News:

MASM32 SDK Description, downloads and other helpful links
MASM32.com New Forum Link
masmforum WebSite

3 SSE questions

Started by softwareguy256, November 29, 2006, 07:43:44 PM

Previous topic - Next topic

softwareguy256

Hello here are three questions from a fairly green assembly programmer:
1) How do I enable SSE in MASM?  It doesn't seem to recognize the opcodes or registers.  I have the ML that comes with VC processor pack
2) How do I get the processor pack to handle SSE3 opcodes?  Processor pack is advertised to support "New" SSE2
3) How do I use SSE2 to do fast dot products?  The motviation is for fast matrix multiplies.  I looked in my processor docs, and SSE3 offers horizontal adders and places the sum in the lower float, so this may help with fast matrix multiplies, however unless i can solve questions 1 or 2 this is not an option.

dsouza123

Using MASM32 with ML.EXE version 6.15 the following works.
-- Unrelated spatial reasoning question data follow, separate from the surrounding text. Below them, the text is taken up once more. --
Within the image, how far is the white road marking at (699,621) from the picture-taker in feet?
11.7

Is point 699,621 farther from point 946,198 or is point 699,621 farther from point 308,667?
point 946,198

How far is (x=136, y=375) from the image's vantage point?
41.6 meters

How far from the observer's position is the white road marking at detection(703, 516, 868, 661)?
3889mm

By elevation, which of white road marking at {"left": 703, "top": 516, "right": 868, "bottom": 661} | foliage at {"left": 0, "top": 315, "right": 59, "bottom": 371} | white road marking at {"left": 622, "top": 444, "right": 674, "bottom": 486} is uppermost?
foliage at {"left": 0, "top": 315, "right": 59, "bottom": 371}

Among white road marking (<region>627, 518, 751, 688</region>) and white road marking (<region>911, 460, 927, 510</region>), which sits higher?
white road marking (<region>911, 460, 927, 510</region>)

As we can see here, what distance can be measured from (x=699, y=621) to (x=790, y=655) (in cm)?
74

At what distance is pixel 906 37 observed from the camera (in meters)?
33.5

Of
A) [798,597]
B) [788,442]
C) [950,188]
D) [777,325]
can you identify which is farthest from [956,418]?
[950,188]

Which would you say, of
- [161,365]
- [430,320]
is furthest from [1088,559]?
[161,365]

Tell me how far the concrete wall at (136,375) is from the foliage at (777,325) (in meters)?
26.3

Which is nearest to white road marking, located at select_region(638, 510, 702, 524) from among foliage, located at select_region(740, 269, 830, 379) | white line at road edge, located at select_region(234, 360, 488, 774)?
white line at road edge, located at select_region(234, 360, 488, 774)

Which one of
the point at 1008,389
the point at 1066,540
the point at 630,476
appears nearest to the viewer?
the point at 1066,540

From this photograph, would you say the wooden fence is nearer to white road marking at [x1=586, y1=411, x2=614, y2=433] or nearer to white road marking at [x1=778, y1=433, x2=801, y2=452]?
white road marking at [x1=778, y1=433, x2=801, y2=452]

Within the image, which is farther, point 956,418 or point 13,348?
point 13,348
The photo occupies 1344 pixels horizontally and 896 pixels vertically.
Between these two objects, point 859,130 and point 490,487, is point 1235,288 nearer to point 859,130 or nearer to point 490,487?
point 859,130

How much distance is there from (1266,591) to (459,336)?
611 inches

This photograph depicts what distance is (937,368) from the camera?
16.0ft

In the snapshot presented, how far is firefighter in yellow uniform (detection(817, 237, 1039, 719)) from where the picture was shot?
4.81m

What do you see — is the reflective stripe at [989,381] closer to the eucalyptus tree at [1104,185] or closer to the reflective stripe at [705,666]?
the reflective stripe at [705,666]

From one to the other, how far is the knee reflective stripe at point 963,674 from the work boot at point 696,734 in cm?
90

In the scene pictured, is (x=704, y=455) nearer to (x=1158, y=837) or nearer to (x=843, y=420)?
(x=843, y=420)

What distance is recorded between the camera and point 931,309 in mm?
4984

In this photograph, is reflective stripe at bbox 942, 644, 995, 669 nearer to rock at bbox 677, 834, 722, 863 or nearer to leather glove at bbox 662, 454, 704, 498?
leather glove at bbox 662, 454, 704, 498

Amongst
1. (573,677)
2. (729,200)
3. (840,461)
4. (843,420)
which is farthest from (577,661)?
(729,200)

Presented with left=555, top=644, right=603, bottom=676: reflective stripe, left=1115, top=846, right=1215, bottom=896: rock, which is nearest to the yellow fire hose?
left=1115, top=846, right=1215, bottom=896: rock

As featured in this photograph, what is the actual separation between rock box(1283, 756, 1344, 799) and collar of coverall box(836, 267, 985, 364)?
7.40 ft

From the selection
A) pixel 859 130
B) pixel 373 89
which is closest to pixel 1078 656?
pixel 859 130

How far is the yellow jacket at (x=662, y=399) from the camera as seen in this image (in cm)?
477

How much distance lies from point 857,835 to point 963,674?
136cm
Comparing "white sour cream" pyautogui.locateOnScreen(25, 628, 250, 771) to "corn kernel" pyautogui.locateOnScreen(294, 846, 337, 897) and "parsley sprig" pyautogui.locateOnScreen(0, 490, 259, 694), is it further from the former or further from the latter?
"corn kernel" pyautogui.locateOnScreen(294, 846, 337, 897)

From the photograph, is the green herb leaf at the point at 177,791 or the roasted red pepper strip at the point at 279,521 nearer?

The .686 and .xmm are critical, having .xmm after casemap
allows either upper or lowercase for SSE2.  The code was already posted in a thread in the campus.
http://www.masm32.com/board/index.php?PHPSESSID=2c553b61c58c539d95eb0e06b046b7a9&topic=6202.0


.686
.model flat,stdcall
option casemap:none
.xmm

include \masm32\include\windows.inc
include \masm32\include\kernel32.inc
include \masm32\include\user32.inc
includelib \masm32\lib\kernel32.lib
includelib \masm32\lib\user32.lib

.data
align 16
  fourSP real4 0.0, 1.0, 2.0, 3.0  ; real4 is a 32 bit single precision floating point value

.code
start:
   movss  xmm0, fourSP  ; xmm0 == ?.? ?.? ?.? 0.0              get one  real4
   movaps xmm1, fourSP  ; xmm1 == 3.0 2.0 1.0 0.0      aligned get four real4
   movups xmm2, fourSP  ; xmm2 == 3.0 2.0 1.0 0.0    unaligned get four real4
   invoke ExitProcess, NULL
end start


Using db will allow using SSE3, also it could be done using macros.
the encoding of haddpd starts with
db 66h 0Fh 7Ch then more bytes for destination register, source register/memory selection.